Urologist Dr. Muhammad Barmania outlines some of the causes of male fertility issues and also offers information on treatments.
“Firstly, the issue could stem from a problem with ejaculation. One could have a condition called retrograde ejaculation, where one either doesn’t ejaculate at all, or the sperm doesn’t come out from the penis,” Barmania explains.
He goes on to say that what will usually happen with this condition is that the sperm will go back into the bladder.
“Another reason could be what we call obstructive causes of infertility. The testes produce sperm, but the sperm doesn’t go out through the penis when you ejaculate. The tubes that take the sperm out are blocked and the most common reason for this is severe infections of the epididymis,” he explains.
One’s testes may not manufacture decent quality sperm for a variety of reasons, but common ones include being born with undescended testes, viral infections like mumps and experiencing radiation in the lower abdomen.
“Last but not least, if someone has experienced severe trauma in the testes area, this could also affect the quality of the sperm. Sometimes one can experience testicular torsion, when the spermatic cord twist, cutting off the testicle’s blood supply, which could result in the loss of one or both testes,” Dr Barmania explains.
Sometimes it can be a combination of both partners having issues
Barmania explains that every time someone ejaculates, there can be anything from 20 million to 250 million sperm and all a person needs is one sperm to conceive. He explains that if someone is producing 5 million sperm, while the sperm count might be quite low, one can’t say that person is completely infertile because he’s still producing sperm.
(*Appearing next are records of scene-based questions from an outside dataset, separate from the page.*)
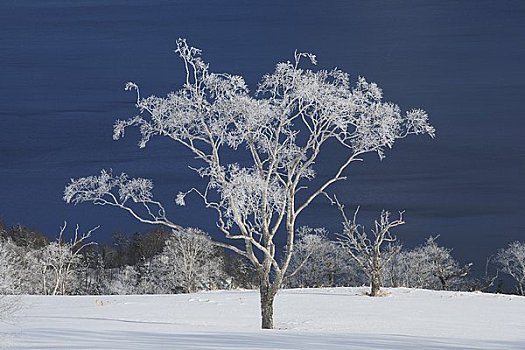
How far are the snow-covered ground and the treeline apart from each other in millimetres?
18642

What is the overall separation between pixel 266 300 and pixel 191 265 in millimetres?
26090

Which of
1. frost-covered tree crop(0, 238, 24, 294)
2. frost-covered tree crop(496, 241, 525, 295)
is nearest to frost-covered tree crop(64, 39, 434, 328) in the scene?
frost-covered tree crop(0, 238, 24, 294)

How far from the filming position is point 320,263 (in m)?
57.9

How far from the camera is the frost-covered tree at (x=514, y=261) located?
169 feet

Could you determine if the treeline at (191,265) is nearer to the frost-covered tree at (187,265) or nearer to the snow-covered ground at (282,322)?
the frost-covered tree at (187,265)

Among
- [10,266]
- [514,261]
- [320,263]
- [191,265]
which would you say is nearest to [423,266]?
[514,261]

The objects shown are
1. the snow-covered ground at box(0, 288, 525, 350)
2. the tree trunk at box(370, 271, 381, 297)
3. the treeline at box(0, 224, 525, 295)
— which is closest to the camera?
the snow-covered ground at box(0, 288, 525, 350)

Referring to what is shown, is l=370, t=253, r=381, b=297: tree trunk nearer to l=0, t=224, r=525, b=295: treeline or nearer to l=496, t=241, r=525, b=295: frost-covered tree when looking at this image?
l=0, t=224, r=525, b=295: treeline

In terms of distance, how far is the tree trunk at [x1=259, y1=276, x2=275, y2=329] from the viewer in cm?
1944

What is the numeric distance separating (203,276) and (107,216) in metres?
14.1

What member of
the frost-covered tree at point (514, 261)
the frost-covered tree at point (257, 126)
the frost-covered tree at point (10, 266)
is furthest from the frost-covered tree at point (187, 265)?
the frost-covered tree at point (257, 126)

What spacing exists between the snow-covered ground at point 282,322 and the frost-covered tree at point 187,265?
729 inches

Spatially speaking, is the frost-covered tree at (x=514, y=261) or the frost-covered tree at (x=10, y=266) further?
the frost-covered tree at (x=514, y=261)

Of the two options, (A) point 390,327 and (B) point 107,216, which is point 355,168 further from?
(A) point 390,327
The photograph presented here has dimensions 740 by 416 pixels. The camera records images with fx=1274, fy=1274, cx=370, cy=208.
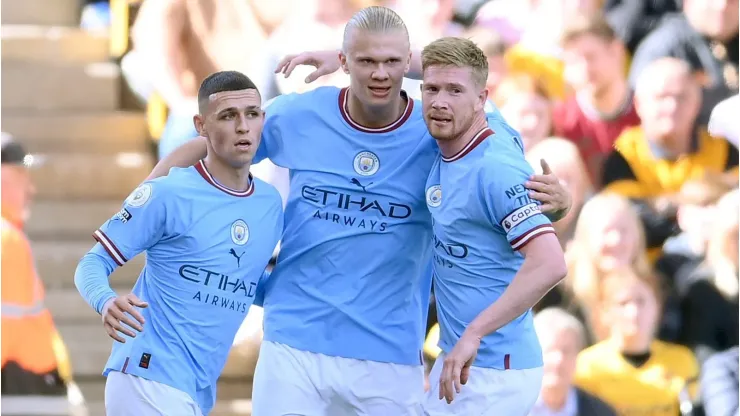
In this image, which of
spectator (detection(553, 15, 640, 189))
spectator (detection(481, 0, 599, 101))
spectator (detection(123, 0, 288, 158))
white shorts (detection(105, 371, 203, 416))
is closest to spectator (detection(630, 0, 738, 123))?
spectator (detection(553, 15, 640, 189))

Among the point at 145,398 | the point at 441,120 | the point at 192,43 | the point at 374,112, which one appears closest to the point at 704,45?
the point at 192,43

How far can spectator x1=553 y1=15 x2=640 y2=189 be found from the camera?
6586mm

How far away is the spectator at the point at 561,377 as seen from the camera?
247 inches

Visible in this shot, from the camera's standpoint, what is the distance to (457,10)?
680cm

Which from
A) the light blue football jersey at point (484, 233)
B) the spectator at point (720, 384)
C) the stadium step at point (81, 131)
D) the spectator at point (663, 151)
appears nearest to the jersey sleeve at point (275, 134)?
the light blue football jersey at point (484, 233)

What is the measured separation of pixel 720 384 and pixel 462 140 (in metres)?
3.25

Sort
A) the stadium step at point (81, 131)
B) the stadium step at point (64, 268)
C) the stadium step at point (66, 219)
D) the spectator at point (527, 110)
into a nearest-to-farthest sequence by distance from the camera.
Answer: the spectator at point (527, 110), the stadium step at point (64, 268), the stadium step at point (66, 219), the stadium step at point (81, 131)

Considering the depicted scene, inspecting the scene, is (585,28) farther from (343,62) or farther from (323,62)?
(343,62)

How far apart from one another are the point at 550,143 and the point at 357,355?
9.22 feet

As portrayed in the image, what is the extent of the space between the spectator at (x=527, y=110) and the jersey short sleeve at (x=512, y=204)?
300cm

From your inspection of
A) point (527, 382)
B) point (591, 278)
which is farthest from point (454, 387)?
point (591, 278)

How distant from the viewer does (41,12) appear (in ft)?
26.1

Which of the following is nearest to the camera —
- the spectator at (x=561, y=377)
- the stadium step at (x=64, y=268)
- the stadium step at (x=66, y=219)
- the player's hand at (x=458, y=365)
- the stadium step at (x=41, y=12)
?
the player's hand at (x=458, y=365)

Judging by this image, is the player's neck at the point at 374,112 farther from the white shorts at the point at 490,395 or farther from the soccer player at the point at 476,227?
the white shorts at the point at 490,395
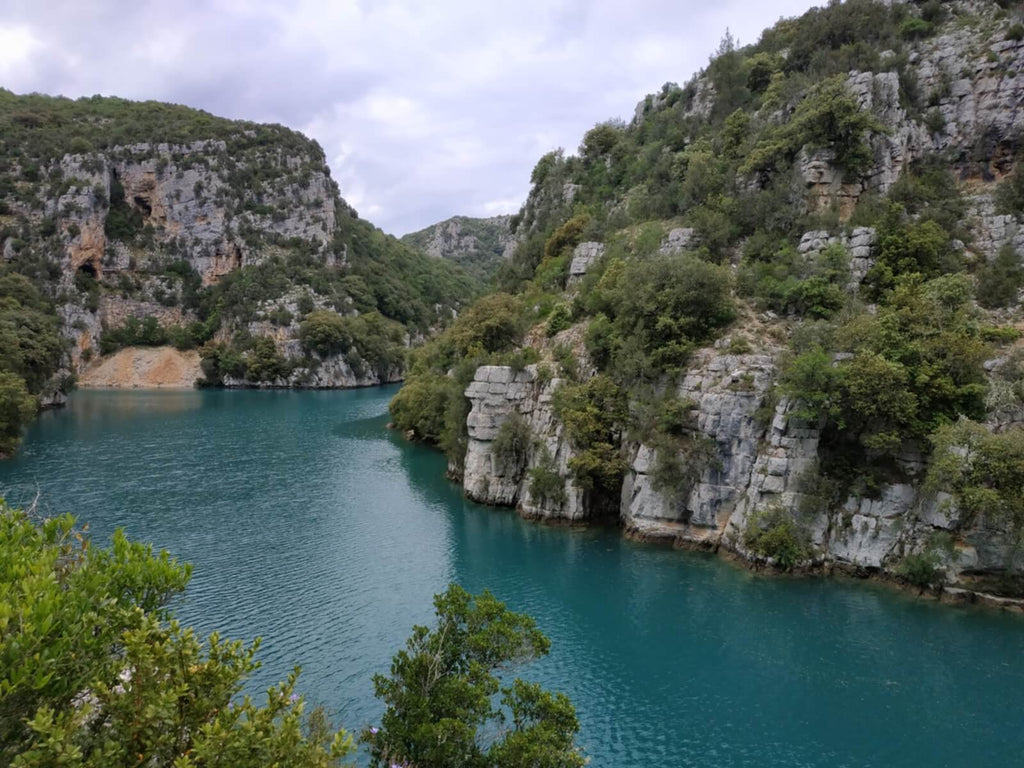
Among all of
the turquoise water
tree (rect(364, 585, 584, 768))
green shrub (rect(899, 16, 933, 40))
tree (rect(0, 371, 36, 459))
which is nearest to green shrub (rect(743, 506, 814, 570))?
the turquoise water

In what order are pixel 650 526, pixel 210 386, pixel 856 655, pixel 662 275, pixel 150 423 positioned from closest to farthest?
pixel 856 655, pixel 650 526, pixel 662 275, pixel 150 423, pixel 210 386

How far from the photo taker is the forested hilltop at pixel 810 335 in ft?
92.0

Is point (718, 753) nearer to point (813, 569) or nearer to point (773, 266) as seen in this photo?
point (813, 569)

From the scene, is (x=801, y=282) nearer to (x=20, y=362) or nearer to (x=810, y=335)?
(x=810, y=335)

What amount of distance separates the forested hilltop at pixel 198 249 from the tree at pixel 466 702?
102 meters

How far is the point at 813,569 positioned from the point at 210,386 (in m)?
110

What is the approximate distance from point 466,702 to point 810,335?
85.9 feet

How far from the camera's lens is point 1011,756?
57.5ft

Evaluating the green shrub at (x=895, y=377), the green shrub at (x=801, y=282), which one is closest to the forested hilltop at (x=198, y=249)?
the green shrub at (x=801, y=282)

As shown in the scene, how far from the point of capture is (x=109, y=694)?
336 inches

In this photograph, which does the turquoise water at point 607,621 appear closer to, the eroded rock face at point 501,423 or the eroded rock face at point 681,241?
the eroded rock face at point 501,423

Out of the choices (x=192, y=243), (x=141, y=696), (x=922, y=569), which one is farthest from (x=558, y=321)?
(x=192, y=243)

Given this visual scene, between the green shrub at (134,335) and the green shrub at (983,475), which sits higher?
the green shrub at (134,335)

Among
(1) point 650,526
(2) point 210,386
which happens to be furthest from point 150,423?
(1) point 650,526
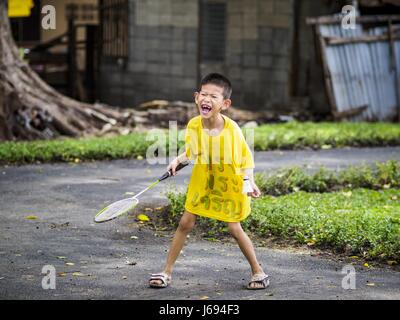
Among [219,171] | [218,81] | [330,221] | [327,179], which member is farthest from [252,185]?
[327,179]

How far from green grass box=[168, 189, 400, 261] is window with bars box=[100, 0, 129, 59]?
10185 millimetres

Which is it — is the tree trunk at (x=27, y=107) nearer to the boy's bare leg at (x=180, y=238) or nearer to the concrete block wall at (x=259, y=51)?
the concrete block wall at (x=259, y=51)

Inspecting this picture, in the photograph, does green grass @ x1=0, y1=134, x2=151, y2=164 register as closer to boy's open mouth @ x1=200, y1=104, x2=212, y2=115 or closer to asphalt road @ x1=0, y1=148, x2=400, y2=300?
asphalt road @ x1=0, y1=148, x2=400, y2=300

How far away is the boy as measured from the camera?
6695 millimetres

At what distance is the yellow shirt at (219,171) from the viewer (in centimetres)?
673

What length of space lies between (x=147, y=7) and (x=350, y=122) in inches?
189

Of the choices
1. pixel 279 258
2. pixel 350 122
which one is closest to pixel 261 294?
pixel 279 258

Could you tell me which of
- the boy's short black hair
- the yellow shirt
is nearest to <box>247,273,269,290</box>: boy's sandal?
the yellow shirt

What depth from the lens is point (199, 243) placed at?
8.25m

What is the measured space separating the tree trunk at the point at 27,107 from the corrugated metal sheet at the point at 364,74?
4370 mm

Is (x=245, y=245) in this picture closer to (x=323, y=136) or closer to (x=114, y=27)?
(x=323, y=136)

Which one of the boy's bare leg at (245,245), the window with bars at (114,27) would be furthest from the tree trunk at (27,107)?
the boy's bare leg at (245,245)

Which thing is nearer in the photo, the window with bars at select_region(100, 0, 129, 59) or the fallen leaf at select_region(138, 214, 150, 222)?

“We speak about someone being fertile and sub-fertile when we look at a sperm test. But sometimes you get patients that don’t have any sperm at all, and this would be considered infertility,” he says.
“When we look at a man’s sperm, we don’t only look at the count. We also look at what we call the morphology of the sperm – whether the sperm looks abnormal – and we look at how fast the sperm swims.”
Often men only realise that they have fertility issues when they are trying to conceive and usually begin to diagnose the problem by checking the fertility of their female partner.
“This is because of the stigma attached to male infertility. Many men feel incomplete when they discover that they have issues with fertility. Gents avoid going for this type of check-up because they would rather not find out that they have issues,” he says.
He explains that generally when it comes to infertility, about one-third of the cases are a problem with the man, about one-third are a problem with the woman, and the other third involves a problem with both partners.
“Sometimes it can be a combination of both partners having issues,” he says.
Barmania takes us through some of the treatments available for men experiencing fertility issues.
“First, we would need to look at the possible reasons. One common cause is something called a varicocele, – this is when the veins around your testes get enlarged. Sometimes correcting the varicocele can improve the sperm count,” he says.
“If the ejaculatory ducts are blocked, an operation can be done to open them. but generally, the success rate is quite low.”
Barmania concludes that if the testes are not producing sperm, there’s very little that can be done.